What you need to do >> Omit the pictures, then reproduce every remaining record exactly.

Spatial data with pictures >>
----

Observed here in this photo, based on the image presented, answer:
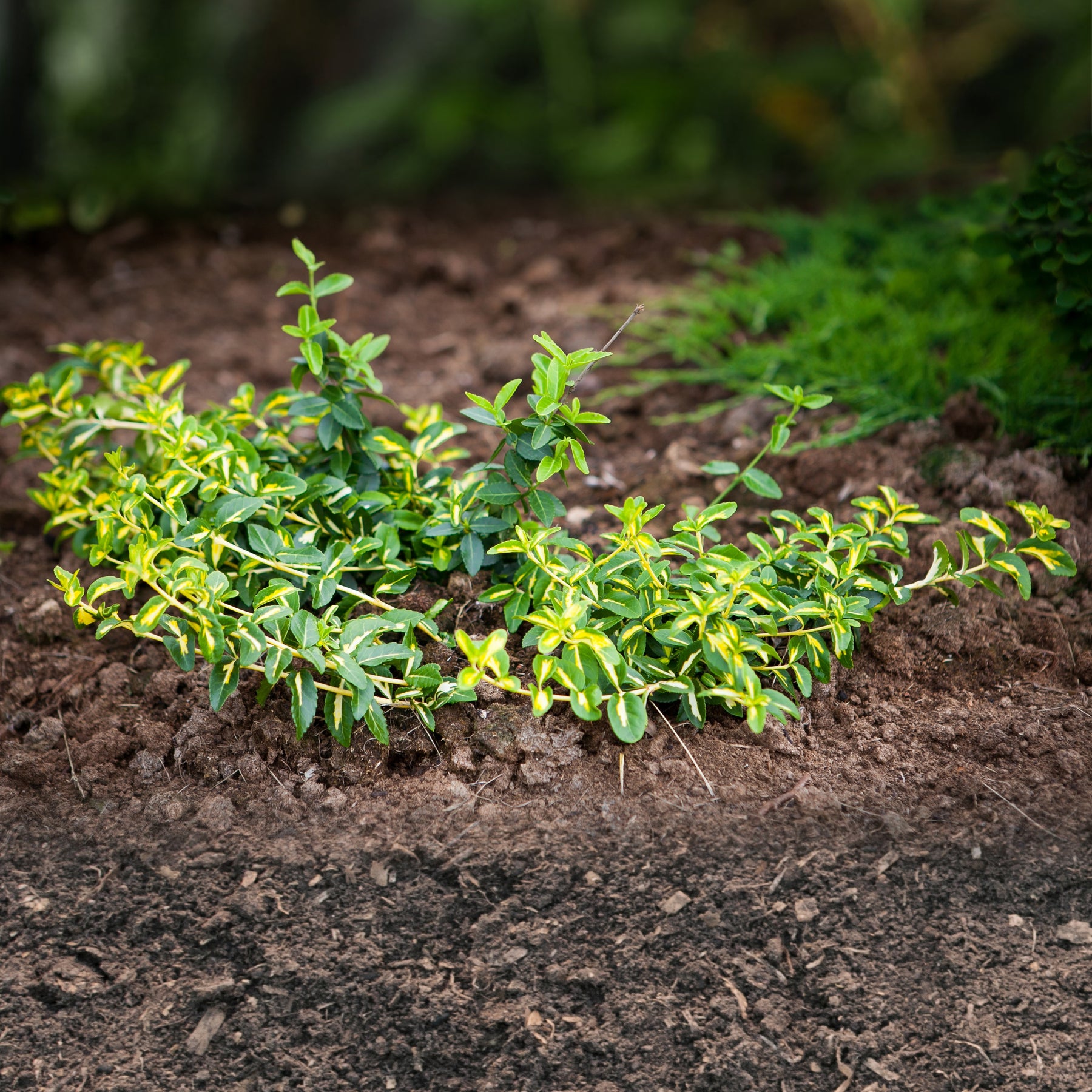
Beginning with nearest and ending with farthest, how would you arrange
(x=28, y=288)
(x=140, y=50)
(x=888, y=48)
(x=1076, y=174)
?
(x=1076, y=174) < (x=28, y=288) < (x=140, y=50) < (x=888, y=48)

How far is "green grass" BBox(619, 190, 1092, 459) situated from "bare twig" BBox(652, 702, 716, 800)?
3.47ft

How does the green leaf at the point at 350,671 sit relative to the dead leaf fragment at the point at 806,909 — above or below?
above

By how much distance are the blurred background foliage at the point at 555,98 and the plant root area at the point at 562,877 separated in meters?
2.88

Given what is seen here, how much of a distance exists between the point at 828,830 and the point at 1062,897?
397 millimetres

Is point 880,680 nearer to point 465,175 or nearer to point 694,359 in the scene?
point 694,359

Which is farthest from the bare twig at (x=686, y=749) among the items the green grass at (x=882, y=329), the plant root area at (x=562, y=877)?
the green grass at (x=882, y=329)

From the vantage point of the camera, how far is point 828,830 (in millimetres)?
A: 1709

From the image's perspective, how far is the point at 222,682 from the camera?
1719mm

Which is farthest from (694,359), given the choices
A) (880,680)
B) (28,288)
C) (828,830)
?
(28,288)

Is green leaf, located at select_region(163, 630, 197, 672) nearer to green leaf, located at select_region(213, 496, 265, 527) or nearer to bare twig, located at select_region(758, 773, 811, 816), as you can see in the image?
green leaf, located at select_region(213, 496, 265, 527)

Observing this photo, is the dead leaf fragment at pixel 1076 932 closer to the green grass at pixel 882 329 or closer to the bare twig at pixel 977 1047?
the bare twig at pixel 977 1047

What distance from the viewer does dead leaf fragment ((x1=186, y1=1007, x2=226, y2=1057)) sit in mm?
1462

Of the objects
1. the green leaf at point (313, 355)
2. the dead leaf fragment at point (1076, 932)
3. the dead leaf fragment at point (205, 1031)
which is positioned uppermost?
the green leaf at point (313, 355)

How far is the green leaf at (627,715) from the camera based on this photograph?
1.59 m
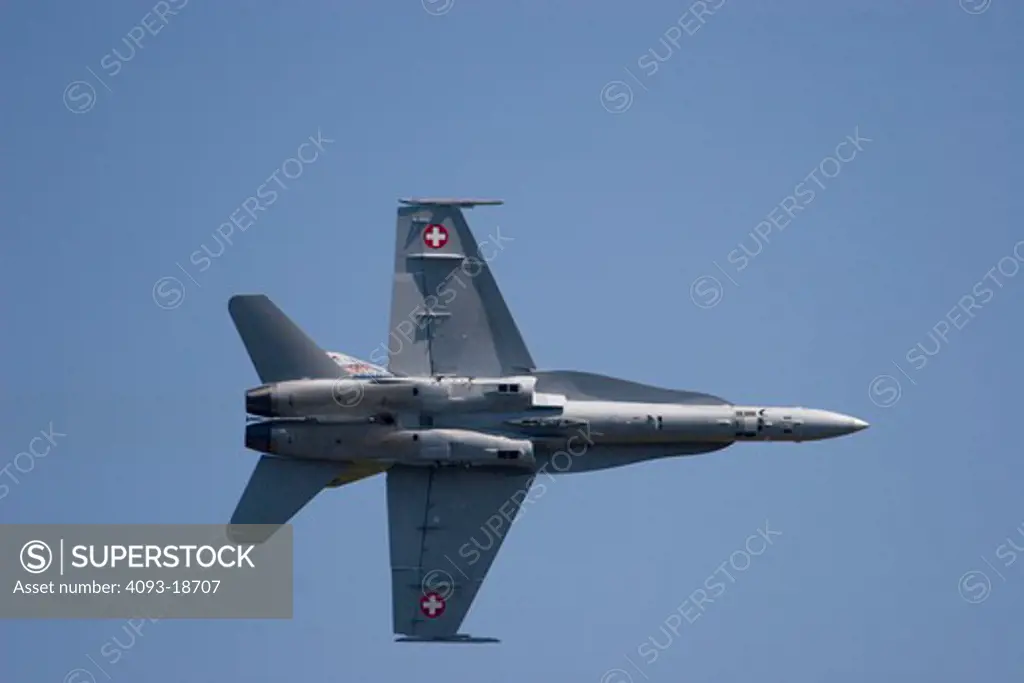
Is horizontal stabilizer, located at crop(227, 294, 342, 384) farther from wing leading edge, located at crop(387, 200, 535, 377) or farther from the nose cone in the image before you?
the nose cone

----

Output for this exercise >>
Observed here in this photo, based on the image presented, answer:
Beginning with nearest and ending with farthest, how would you arrange
(x=28, y=288)
(x=140, y=50)
(x=888, y=48)
(x=1076, y=174)
?
(x=1076, y=174) < (x=28, y=288) < (x=140, y=50) < (x=888, y=48)

How far is "green grass" BBox(619, 190, 1092, 459) situated from "bare twig" BBox(652, 702, 716, 800)?
3.47ft

How does the green leaf at the point at 350,671 sit relative to the dead leaf fragment at the point at 806,909 — above or below?
above

By how much distance are the blurred background foliage at the point at 555,98 and the plant root area at the point at 562,877 separated in meters?
2.88

Given what is seen here, how much of a distance exists between the point at 828,830 and the point at 1062,897?
397 millimetres

Is point 880,680 nearer to point 465,175 or nearer to point 694,359 in the scene?
point 694,359

Which is farthest from the bare twig at (x=686, y=749) among the items the green grass at (x=882, y=329), the plant root area at (x=562, y=877)?
the green grass at (x=882, y=329)

From the vantage point of the camera, how far is point 828,830 (in millimetres)?
A: 1709

From the image's perspective, how far is the point at 222,682 from the camera?
1719mm

Which is farthest from (694,359), given the choices
A) (880,680)
B) (28,288)
C) (828,830)
?
(28,288)

Is green leaf, located at select_region(163, 630, 197, 672) nearer to green leaf, located at select_region(213, 496, 265, 527) or nearer to bare twig, located at select_region(758, 773, 811, 816), as you can see in the image?
green leaf, located at select_region(213, 496, 265, 527)

Observing this photo, is the dead leaf fragment at pixel 1076 932 closer to the green grass at pixel 882 329 or closer to the bare twig at pixel 977 1047?
the bare twig at pixel 977 1047

What distance from the viewer does dead leaf fragment ((x1=186, y1=1007, x2=226, y2=1057)) sit in mm?
1462

Of the objects
1. the green leaf at point (313, 355)
2. the dead leaf fragment at point (1076, 932)
3. the dead leaf fragment at point (205, 1031)
which is positioned uppermost?
the green leaf at point (313, 355)

How far is the green leaf at (627,715) from the camera based on this photograph?
1.59 m
Is horizontal stabilizer, located at crop(227, 294, 342, 384) farther from wing leading edge, located at crop(387, 200, 535, 377) or farther from the nose cone in the image before you?
the nose cone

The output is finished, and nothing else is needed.